# Movie Recommendation Engine Tutorial

This is a Notebook adaptation of a Movielens-based example on [Codementor](https://www.codementor.io/@jadianes/building-a-recommender-with-apache-spark-python-example-app-part1-du1083qbw) and the [Spark Documentation](https://spark.apache.org/docs/latest/ml-collaborative-filtering.html) on collaborative filtering.

Before running this notebook, make sure that you have run `make download` in the repo root to download movie recommendation data files.

## Setup

Configure Pandas (used for display/debug purposes)

In [1]:
# define display options
import pandas as pd
pd.set_option('display.max_columns', None)
pd.set_option('display.max_colwidth', 200)

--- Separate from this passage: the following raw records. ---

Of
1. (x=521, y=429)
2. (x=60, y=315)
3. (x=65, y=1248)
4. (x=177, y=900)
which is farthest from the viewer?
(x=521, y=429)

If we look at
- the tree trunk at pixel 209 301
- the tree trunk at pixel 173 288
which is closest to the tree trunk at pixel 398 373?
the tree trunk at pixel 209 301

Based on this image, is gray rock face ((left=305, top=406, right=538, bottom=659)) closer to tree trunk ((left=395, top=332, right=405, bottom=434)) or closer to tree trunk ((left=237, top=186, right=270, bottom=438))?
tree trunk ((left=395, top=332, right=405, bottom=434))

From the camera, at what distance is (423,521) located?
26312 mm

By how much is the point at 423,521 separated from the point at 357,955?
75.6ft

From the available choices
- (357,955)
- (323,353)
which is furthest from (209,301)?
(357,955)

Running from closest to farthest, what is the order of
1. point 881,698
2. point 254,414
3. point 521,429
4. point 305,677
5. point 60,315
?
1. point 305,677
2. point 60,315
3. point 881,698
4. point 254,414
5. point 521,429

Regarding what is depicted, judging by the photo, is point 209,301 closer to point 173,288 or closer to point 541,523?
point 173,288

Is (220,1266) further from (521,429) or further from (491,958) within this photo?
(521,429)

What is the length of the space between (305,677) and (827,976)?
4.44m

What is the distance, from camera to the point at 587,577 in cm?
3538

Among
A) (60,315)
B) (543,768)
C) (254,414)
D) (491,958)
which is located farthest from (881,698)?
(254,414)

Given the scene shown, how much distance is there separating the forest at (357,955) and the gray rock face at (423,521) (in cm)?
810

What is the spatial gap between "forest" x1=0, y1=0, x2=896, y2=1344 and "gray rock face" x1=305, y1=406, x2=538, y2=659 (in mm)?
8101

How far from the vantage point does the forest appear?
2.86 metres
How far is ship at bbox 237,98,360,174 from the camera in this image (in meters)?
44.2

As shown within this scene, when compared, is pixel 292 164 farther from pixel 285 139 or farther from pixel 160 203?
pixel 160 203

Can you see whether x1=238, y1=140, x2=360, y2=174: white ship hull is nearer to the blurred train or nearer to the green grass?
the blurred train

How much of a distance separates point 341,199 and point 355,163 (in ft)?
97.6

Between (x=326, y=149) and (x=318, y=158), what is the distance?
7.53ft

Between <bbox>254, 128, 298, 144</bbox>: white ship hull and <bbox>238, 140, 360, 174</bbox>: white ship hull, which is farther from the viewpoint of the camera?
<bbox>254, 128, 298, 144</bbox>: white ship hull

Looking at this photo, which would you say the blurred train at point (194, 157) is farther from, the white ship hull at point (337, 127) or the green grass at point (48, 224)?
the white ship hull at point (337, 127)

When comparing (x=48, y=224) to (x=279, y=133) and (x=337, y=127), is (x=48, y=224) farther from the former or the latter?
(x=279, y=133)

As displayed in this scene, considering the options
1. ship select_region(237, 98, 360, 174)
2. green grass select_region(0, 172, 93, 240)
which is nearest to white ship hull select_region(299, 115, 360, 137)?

Work out the paths to the files and directories that are relevant to the model build

In [2]:
import os
small_ratings_file = os.path.join('/data', 'ml-latest-small', 'ratings.csv')
complete_ratings_file = os.path.join('/data', 'ml-latest', 'ratings.csv')
complete_movies_file = os.path.join('/data', 'ml-latest', 'movies.csv')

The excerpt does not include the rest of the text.